Microneedling is a procedure during which a professional will make tiny punctures in your skin (don’t worry, they’re not visible) to help your skin create more collagen. If you have scars, sun damage, or wrinkles, microneedling may be an option to help regenerate healthy, younger-looking skin.
But is micro needling safe for your particular skin type? Here’s all you need to know about microneedling, as well as whether or not it’s safe for oily, dry, normal, combination, and sensitive skin types.
What Exactly Is Micro needling?
Microneedling is a cosmetic procedure that allows your physician (a board-certified dermatologist or plastic surgeon typically does the procedure) to make tiny punctures in your skin with surgical-grade needles.
You’ll be numbed with a topical anesthetic before the procedure, so discomfort will be minimal. The tiny wounds the tool makes stimulate a wound healing response in the skin, and the skin produces more collagen as a result.
Your dermatologist will use the tool evenly over the entire area, whether it be your face or body (as we’ll see, microneedling can help in any area where you have scars or stretch marks). The goal is that once the skin heals, it will look firmer and have a better tone and texture.

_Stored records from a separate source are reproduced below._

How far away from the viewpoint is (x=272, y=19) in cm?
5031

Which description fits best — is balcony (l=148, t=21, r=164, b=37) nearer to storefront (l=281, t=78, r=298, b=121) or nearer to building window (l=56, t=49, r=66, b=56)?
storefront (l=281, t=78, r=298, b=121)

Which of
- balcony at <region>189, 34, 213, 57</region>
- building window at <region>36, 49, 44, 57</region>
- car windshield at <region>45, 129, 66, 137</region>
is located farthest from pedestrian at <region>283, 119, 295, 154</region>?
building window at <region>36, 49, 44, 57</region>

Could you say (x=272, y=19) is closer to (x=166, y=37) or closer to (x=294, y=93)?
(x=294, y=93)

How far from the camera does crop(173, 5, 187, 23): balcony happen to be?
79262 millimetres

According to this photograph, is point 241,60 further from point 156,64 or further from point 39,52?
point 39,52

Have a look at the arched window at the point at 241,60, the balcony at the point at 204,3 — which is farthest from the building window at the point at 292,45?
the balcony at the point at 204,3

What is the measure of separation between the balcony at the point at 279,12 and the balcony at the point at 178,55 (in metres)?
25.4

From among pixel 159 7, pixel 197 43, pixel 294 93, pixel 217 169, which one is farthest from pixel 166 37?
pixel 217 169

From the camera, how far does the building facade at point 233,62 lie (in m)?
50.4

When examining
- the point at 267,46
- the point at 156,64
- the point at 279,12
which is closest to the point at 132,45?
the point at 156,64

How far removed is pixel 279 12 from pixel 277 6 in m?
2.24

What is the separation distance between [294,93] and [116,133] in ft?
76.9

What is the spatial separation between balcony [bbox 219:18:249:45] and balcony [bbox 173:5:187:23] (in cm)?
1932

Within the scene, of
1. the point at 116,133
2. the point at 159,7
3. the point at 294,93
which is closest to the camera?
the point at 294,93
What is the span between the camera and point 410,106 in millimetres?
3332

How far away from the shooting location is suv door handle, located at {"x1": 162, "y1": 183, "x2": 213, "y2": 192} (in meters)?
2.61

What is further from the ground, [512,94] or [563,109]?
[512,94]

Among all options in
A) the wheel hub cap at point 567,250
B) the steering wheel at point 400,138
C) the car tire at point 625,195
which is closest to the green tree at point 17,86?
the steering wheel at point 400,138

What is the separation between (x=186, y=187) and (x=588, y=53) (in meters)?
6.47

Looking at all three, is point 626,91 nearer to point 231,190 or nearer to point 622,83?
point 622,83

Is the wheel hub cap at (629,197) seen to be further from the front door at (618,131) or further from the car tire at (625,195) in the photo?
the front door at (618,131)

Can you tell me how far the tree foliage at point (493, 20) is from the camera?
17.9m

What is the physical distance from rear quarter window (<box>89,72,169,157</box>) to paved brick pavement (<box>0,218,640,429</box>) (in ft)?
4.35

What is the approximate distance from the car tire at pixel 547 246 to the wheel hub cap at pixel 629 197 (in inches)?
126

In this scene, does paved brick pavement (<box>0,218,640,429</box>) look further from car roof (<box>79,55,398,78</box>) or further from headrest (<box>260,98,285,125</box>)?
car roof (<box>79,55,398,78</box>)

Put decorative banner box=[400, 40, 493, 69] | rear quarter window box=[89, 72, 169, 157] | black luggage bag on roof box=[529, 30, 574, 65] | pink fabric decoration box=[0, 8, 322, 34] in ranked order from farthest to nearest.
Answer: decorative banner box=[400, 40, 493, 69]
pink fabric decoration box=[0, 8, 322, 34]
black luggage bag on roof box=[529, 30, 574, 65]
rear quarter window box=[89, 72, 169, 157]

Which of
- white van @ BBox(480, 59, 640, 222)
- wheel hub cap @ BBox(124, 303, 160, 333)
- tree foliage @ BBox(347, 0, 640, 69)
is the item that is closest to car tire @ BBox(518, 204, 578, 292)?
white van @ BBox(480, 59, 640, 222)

Since microneedling involves controlled damage to the skin for rejuvenation, it’s similar to a chemical peel or a laser resurfacing procedure. In fact, some people attempt either chemical peels or lasering before going for microneedling.
Microneedling, in comparison to chemical peels, laser resurfacing, or plastic surgery, requires little to no downtime. Microneedling can help:
- Acne Scars
- Fine lines and Wrinkles
- Stretch Marks
With microneedling, it’s essential to remember that you may need several sessions to achieve the results you want, regardless of whether you’re targeting scars, stretch marks, or hyperpigmentation.
People Who Qualify for Microneedling
Now that we’ve seen exactly what microneedling is and how it can improve skin tone, texture, and firmness. It’s time to answer the question: is microneedling safe?
The answer is yes! Microneedling is considered to be safe for all skin types. However, some individuals are not suitable for microneedling. These include people with eczema or existing open wounds (such as acne) on the area they want to treat.
Pregnant women are also ineligible for microneedling. Although the practice is safe, it’s not without its risks, and so pregnant women generally aren’t considered for the procedure.
Before your microneedling procedure, your physician will likely ask you to stop taking acne medications and not use certain skincare ingredients or products, such as retinoids. If you’re planning a microneedling procedure, it may be best to speak with a physician so you can prepare accordingly. Certain medications need to be stopped months before the procedure in some cases.
Risks of Microneedling
Microneedling risks are considered to be minor but include pain, infection, swollen lymph glands, cold sore flare-ups and redness, itching, and peeling. Some people may also experience redness, bruising, or bleeding.
Side effects should go away within a few days, but don’t hesitate to follow up with your physician if you have any questions. You should especially seek medical advice if you develop a headache, fever, severe pain, or even hives. These are very uncommon side effects.
Should You Try Microneedling at Home?
So we know professional microneedling is safe. However, some tools mimic professional microneedling that you can buy over-the-counter—so is microneedling safe when done at home?
People often use at-home microneedling tools to make it easier for their skin to absorb certain skincare products rather than generate collagen production.
If you want dramatic results with microneedling, go to a professional. Having professional microneedling done is also safer in addition to being more effective.
Is Microneedling Safe for Darker Skin Tones?
Microneedling has been shown to be safer and more effective than laser resurfacing for Fitzpatrick skin types IV-VI. These include people with olive or light brown skin tones to those with dark brown skin tones. Microneedling may be a good choice for people with darker skin types who struggle with scarring, melasma, or wrinkles.
In fact, microneedling is often considered to be a better form of treatment than lasers for those with darker skin tones. Of course, each person is different, and consulting with a physician experienced in working with people with your skin tone is essential.